-- Selected extract start --

Following ref. 20, cyclone intensity was measured through SLP, the Laplacian of the SLP fields (which is proportional to vorticity), and depth which is a function of the squared radius and mean Laplacian in the immediate vicinity of the cyclone center. For all results, intensity refers to the Laplacian of the SLP fields in hPa-deg lat2 unless otherwise stated. All points within the radius of a cyclone were identified as part of the same cyclone event. Cyclone events were counted at each six-hourly time-step and divided by four to yield the count per day over each grid cell. For more details on the Melbourne University cyclone tracker, we refer readers to ref. 20,52. Note, our values in cyclone characteristics are comparatively larger than those in ref. 20. due to the Eulerian framework, mean radius, and the application of a 2-latitudinal degree buffer in the tracker for precipitation.
Ice mass balance buoys
Daily averages of snow depth data from 35 ice mass balance buoys (IMBs)23,54 for 2000–2015 were evaluated for snow accumulation events. These data were used to determine the number of accumulation events coinciding with cyclones detected by the cyclone tracker. These IMBs are listed in Supplementary Table 4. IMBs are equipped with a sonic range-finder which detects the snow (or ice) surface at four-hourly intervals. Given instrumental uncertainty and precision, we defined accumulation events as an increase in snow depth greater than one centimeter within a 24-hour window23. The data were quality checked for erroneous values due to changes in buoy orientation, the formation or removal of large snow drifts, and false GPS readings. While this check improves the data quality, some detected changes in surface elevations may be due to wind-driven redistribution of snow. The reader is referred to ref. 55. for additional details on the quality check.

-- Selected extract end --
-- Data block start --

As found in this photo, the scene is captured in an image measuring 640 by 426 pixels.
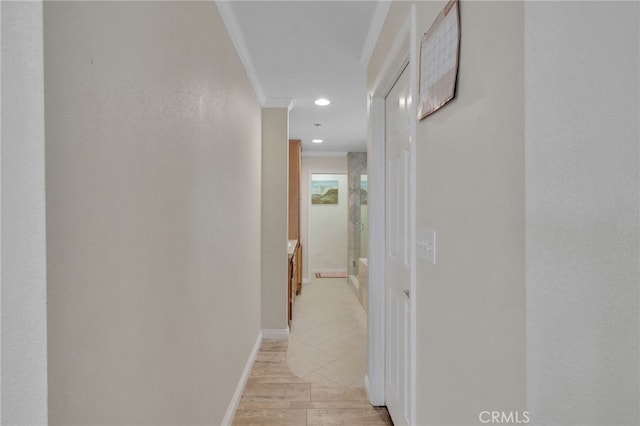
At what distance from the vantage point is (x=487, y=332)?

-- Data block end --

To-do list -
A: In the excerpt on cyclones and ice mass balance buoys, what counts as a snow accumulation event?
B: From the excerpt on cyclones and ice mass balance buoys, quote everything from "Following ref. 20, cyclone" down to "tracker for precipitation.".

The results -
A: An increase in snow depth greater than one centimeter within a 24-hour window.

B:
Following ref. 20, cyclone intensity was measured through SLP, the Laplacian of the SLP fields (which is proportional to vorticity), and depth which is a function of the squared radius and mean Laplacian in the immediate vicinity of the cyclone center. For all results, intensity refers to the Laplacian of the SLP fields in hPa-deg lat2 unless otherwise stated. All points within the radius of a cyclone were identified as part of the same cyclone event. Cyclone events were counted at each six-hourly time-step and divided by four to yield the count per day over each grid cell. For more details on the Melbourne University cyclone tracker, we refer readers to ref. 20,52. Note, our values in cyclone characteristics are comparatively larger than those in ref. 20. due to the Eulerian framework, mean radius, and the application of a 2-latitudinal degree buffer in the tracker for precipitation.